Expounding from Brian’s point regarding the sizing aspect – one example where I see this being a great fit is customer adoption Demo units.  In a scenario where you are trying to provide a large # of small (200 or less) to medium (500 or less) demo units for customers to test drive the technology initially.  This would drastically reduce your cost of building and shipping demo units to customers and once they are sold on the technology of VDI.  At this point, you have them sold on VDI as a technology and then I would presume to think you would determine the customer requirements the next 3 to 5 years and they might have a large EMC presence they wish to leverage from a shared services perspective in which case you might simply snap in to their existing fiber channel or if the intent is to meet a specific business need (which is generally the case with VDI) you might start with this option as your “economy” solution and then work your way up from there.  

I see this as an immediate opportunity to lower my cost on Demo units.

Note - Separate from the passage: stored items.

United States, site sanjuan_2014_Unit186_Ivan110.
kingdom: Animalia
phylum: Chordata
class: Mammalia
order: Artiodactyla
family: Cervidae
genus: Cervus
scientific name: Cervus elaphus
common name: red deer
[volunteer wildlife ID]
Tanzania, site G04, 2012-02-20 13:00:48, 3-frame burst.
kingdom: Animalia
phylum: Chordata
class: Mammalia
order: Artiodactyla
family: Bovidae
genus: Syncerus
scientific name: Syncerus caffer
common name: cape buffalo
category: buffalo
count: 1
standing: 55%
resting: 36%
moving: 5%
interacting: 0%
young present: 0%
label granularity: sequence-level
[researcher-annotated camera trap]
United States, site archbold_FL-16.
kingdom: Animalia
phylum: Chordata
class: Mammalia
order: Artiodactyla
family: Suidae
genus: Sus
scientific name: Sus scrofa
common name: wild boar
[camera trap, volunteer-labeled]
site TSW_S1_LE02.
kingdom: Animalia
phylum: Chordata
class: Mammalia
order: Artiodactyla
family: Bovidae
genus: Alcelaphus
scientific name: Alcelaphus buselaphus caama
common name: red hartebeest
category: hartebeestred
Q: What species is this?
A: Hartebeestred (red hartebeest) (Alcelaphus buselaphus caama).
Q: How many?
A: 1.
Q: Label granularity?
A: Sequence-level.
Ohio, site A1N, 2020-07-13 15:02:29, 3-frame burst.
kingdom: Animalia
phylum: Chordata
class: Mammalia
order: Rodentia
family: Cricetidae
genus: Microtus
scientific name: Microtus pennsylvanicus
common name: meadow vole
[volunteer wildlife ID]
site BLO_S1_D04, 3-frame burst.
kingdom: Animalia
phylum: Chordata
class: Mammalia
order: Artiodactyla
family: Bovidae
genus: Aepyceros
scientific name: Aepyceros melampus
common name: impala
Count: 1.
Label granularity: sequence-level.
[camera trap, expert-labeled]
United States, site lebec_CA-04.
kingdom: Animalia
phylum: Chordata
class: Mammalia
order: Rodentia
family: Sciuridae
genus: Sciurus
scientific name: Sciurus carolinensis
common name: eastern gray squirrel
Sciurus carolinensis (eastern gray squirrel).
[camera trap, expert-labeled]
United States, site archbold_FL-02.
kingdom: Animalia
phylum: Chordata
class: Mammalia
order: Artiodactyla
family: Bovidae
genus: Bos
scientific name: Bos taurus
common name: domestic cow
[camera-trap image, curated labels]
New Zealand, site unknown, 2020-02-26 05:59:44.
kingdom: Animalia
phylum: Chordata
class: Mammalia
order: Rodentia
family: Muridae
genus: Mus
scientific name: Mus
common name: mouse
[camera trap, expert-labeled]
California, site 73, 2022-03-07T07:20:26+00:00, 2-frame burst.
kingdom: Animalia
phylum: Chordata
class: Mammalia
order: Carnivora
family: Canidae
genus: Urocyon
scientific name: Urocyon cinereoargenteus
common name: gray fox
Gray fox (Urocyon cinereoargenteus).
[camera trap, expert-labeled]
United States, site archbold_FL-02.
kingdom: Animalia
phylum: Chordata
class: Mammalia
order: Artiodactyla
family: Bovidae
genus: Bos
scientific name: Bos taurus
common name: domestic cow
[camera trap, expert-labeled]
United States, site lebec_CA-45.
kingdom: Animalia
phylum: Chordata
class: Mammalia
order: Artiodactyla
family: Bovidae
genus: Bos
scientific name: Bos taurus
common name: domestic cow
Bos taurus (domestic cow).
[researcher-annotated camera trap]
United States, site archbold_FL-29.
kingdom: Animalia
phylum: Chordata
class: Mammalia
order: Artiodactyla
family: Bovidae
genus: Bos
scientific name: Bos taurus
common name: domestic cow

I do take issue with the product – and please don’t take this the wrong way, it is not my intent to cause debate but I feel it should be mentioned.  I was curious why they left Citrix XenServer or even the open source version of Xen off the list of hypervisors.  I’m wondering if there is a technical reason of interoperability or they just left it off.  I was just surprised to not see it listed being XenServer is the majority leader in the “cloud computing” space compared to VMWare and Hyper-V.  VMWare might be the leader in fortune 1000 companies from a server virtualization perspective but XenServer has earned its wings in the cloud computing space where it is utilized by some of the top cloud services providers in the world.

This is not an anti-VMWare/Hyper-V statement because I leverage all three.